::: Source data :::

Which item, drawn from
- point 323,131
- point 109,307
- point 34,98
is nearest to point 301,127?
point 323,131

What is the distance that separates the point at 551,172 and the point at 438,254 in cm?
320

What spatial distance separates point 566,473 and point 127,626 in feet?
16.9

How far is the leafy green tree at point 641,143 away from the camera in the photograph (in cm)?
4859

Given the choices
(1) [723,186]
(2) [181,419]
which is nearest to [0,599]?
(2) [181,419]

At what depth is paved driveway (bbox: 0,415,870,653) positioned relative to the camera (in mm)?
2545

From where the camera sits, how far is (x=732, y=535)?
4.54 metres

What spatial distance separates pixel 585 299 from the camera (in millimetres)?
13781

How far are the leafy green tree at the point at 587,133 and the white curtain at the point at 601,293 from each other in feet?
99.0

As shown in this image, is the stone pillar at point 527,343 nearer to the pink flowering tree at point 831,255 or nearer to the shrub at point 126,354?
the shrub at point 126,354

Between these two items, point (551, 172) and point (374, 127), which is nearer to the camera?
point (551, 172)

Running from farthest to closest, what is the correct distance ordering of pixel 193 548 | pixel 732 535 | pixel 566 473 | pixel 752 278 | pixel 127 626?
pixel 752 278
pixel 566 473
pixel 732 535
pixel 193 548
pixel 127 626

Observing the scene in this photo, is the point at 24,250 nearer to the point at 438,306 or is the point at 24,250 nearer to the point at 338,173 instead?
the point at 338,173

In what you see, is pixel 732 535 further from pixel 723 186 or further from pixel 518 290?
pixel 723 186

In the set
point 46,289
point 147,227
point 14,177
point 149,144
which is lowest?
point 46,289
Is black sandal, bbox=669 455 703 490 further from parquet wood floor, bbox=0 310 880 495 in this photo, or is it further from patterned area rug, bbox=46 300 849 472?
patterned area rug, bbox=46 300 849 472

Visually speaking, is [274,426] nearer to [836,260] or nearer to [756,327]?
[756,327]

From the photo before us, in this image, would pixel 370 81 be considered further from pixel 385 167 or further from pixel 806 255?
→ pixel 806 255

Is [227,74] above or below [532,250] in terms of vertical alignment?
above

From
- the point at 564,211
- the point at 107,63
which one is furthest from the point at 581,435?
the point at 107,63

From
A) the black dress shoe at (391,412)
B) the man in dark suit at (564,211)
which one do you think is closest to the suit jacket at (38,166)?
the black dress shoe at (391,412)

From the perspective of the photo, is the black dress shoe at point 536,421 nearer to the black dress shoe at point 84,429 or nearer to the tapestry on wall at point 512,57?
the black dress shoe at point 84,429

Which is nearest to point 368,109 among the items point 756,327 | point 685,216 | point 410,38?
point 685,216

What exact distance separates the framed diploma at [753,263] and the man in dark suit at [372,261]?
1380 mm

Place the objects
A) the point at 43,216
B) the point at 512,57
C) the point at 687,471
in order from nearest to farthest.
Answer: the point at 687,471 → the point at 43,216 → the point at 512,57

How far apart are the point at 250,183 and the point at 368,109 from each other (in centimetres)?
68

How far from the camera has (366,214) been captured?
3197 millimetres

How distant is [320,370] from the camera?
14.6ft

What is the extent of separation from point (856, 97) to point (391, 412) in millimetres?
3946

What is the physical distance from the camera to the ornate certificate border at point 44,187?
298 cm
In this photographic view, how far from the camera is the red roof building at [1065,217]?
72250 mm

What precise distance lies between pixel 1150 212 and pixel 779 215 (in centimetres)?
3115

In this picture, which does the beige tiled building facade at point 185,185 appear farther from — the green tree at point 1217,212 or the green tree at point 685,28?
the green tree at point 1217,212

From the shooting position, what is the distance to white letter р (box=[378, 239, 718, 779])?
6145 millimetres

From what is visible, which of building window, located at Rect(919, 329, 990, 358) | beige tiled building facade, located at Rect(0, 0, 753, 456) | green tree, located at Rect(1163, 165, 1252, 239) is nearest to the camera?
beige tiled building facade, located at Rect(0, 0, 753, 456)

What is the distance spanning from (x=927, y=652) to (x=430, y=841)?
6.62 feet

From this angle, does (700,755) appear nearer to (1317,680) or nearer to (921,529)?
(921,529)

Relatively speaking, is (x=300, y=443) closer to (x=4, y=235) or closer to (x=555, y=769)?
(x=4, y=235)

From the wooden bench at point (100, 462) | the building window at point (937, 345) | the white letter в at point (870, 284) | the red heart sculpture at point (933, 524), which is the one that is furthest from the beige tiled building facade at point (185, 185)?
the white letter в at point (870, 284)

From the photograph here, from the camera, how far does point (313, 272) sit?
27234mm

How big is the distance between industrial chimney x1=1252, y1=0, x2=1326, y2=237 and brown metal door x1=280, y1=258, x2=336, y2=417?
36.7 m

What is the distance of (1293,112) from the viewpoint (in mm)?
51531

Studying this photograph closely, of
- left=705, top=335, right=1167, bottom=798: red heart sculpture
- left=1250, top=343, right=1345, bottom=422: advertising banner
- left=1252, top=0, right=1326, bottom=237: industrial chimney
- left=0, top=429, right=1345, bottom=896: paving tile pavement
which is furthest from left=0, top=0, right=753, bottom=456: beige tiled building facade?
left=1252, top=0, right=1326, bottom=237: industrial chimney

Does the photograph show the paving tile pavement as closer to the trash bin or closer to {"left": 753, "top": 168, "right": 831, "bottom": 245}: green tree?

:::

§ Exercise task: How many lines of the listing above contain the string "shoe" with its case matched exactly? Reply with the number alone.

§ Result: 4